If a woman/man wants to "check out " a specimen of the opposite sex,then do it when your SO is NOT around.Not in their presence..
Full stop.

I know the effect porn use has on women,but does that make her actions justifiable?
Does he look at porn in front of their children?
That argument is circular.
Is there any guarantee that his wife would not stoop so low again,especially in front of their children if he should stop looking at porn?


----------



## chillymorn

couple of questions..

are you in decent shape or did you let yourself slide?
is your wife in decent shape?
do you guys make love often? and if not why?(I'm assumming not because of your referance to porn use)

do you guys spend time having any fun together?

and I also think alittle hummor would have gone along way .... Hey babe two guys shopping together almst certinly means they are light in the loafers.

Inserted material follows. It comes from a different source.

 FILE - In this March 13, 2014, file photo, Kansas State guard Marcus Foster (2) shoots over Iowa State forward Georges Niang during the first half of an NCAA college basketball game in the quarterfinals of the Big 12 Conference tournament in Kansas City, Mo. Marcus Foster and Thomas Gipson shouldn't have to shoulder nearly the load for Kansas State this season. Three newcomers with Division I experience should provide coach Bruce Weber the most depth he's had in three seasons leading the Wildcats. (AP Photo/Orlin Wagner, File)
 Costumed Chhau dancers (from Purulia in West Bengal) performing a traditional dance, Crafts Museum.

I'll take care of you tonight when the kids are in bed! then kiss her and maybe even a slap or pinch on the a$$.

If she cops an attitude then I would have said ....... your $hitty attitude about our marriage is starting to be a deal breaker for me. then give her the cold shoulder maybe even go out unexpectedly for a extended length of time . when she asks in her crappy tone where you were be evasive and reidirate the I"m sick of your $hitty
attitude speach and say if things don't change then I'll be going out a lot more frequently!!!! then walk away!


----------



## deejov

This reminds me of the posts telling men to flirt with other women to make their wives jealous. I guess it doesn't work so well the other way around. 

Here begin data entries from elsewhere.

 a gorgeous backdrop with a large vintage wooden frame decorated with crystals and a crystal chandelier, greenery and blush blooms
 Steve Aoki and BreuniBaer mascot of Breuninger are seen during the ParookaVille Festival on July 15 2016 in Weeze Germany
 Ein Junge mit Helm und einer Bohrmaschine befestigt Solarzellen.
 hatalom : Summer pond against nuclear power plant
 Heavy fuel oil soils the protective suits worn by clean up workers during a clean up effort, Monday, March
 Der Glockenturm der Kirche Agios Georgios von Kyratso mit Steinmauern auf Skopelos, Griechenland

You got jealous. Good. She noticed other men. It's normal. But you backed off and kinda gave her the "go" signal. You didn't say a word about it being bothering you. No boundaries enforced. 

And yeah, humor is the easiest way to defuse it. "I'm hotter than he is, cause I have you and he doesn't". Meh, next time you can work on what to say. She knows NOW that it bothered you. And you know NOW that she doesn't like your porn. 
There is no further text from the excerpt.